Kunst aus der Burda-Sammlung: Bunt aus Leidenschaft

Das Museum Frieder Burda in Baden-Baden zeigt Kunst aus der Familiensammlung. Kuratiert vom Direktor der Nationalgalerie.

Lange vor der legendären Verlegerfamilie Burda hielt sich viel Prominenz in Baden- Baden auf – in der traditionsreichen „Sommerhauptstadt“ der europäischen Aristokratie und kultureller Eliten.

Auch der expressionistische Maler Max Beckmann ließ sich dort regelmäßig kurieren und fing malerisch den Blick aus dem Fenster auf die Gassen oder Momente im Kurleben ein.

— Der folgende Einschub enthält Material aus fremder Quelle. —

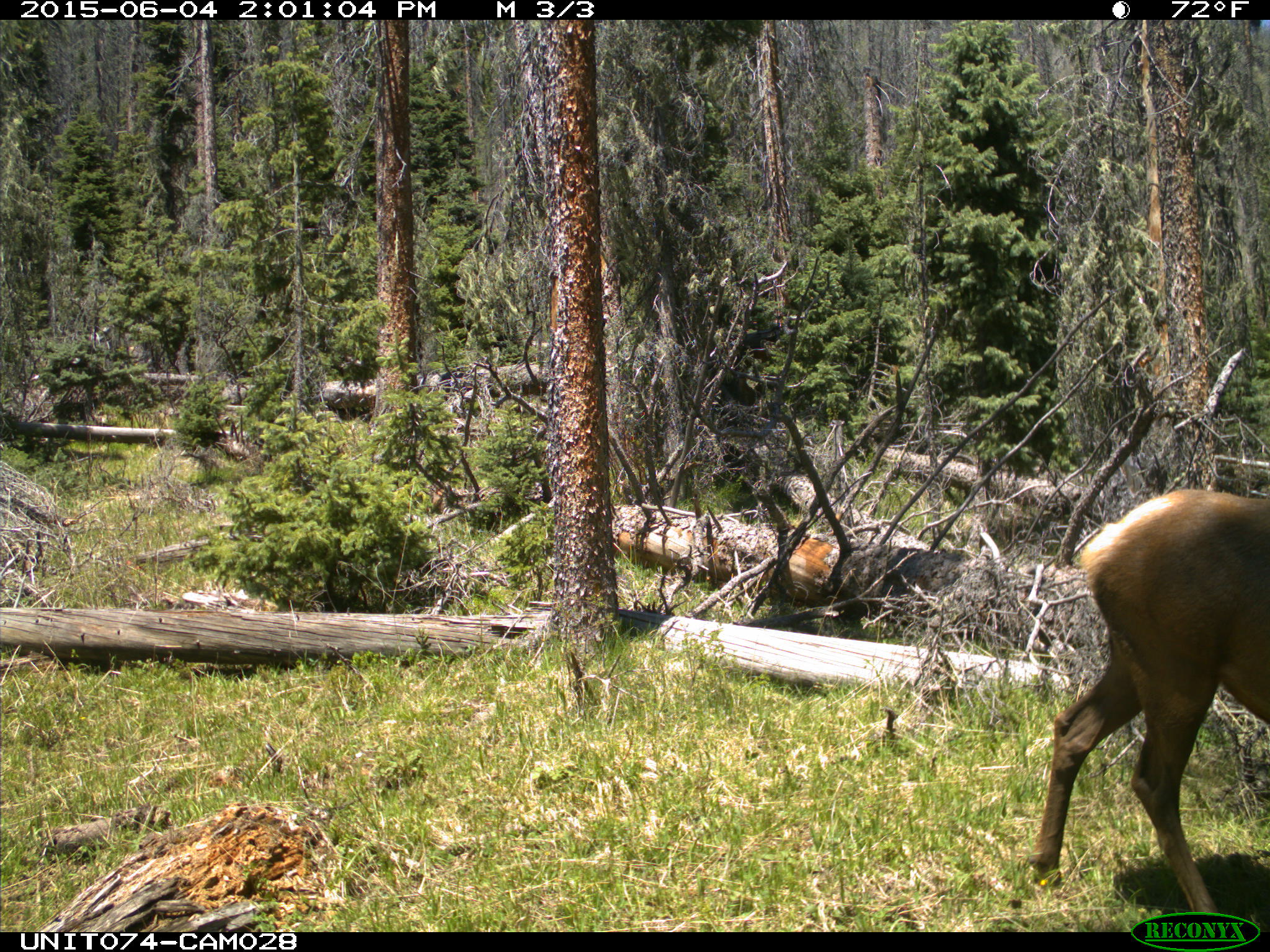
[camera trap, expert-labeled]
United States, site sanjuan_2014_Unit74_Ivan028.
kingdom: Animalia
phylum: Chordata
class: Mammalia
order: Artiodactyla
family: Cervidae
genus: Cervus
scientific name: Cervus elaphus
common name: red deer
Cervus elaphus (red deer).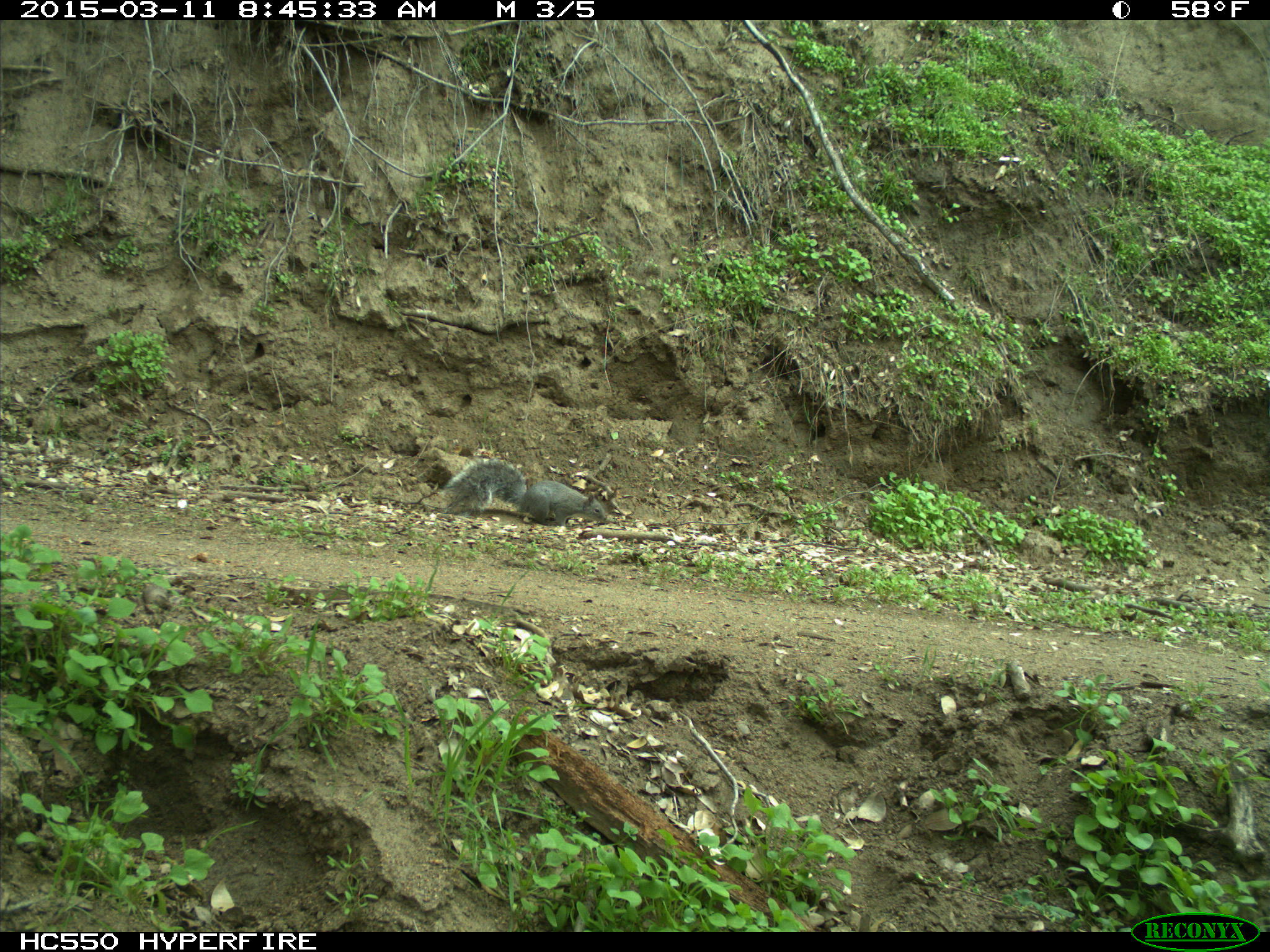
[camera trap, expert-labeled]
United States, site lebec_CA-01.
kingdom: Animalia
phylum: Chordata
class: Mammalia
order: Rodentia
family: Sciuridae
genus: Sciurus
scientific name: Sciurus carolinensis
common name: eastern gray squirrel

Seine Gemälde sind nun im Museum Frieder Burda zu sehen, gemeinsam mit weiteren Ikonen der frühen expressionistischen Malerei aus der Kollektion der Unternehmerfamilie und ihrer Söhne Franz, Frieder und Hubert: eine ausdrucksstarke Kunst, die wirkt, als wollte sie die farbenfrohen Printprodukte des Burda-Programms spiegeln.

Hinter der strengen Fassade des von Stararchitekt Richard Meier 2000 errichteten Museums kann nun der Besucher über Rampen durch die auf drei Etagen präsentierte Schau „Die Bilder der Brüder“ flanieren und sich dabei förmlich im Farbenrausch der Burda-Sammlung verlieren.

Denn – das ist eine gelungene Pointe der Ausstellung – die auf Stadt- und Landschaftsmalerei sowie Stillleben fokussierende Auswahl ist auf der zweifarbigen Wandmalerei des US-Künstlers Carl Ostendarp installiert.

Pure Passion für Farbe und Bild

Die Ausstellungsräume sind analog zu Goethes prismatischem Diagramm in verschiedenen Farben gehalten. Kurvige Farbflächen untermalen die in zeitlicher Chronologie gehängten Werke. Formal konterkariert die wellenartige Bewegung der zweifarbigen Horizonte das mitunter kantige Formenspiel der expressionistischen Bilder.

Das Konzept der Kuratorinnen Patricia Kamp, Stieftochter des letztjährig verstorbenen Frieder Burda und Betreiberin des Salon Berlin, und Udo Kittelmann, noch kurze Zeit Direktor der Berliner Nationalgalerie, berücksichtigt Werke, die „die Söhne auf ihrem Weg zur Kunst und für ihre jeweilige Zukunft stark beschäftigt haben“.

Kamp berichtet, dass vor allem auf Wunsch Frieder Burdas „die Bilder der Familie einmal in einer Ausstellung“ zusammengeführt worden sind.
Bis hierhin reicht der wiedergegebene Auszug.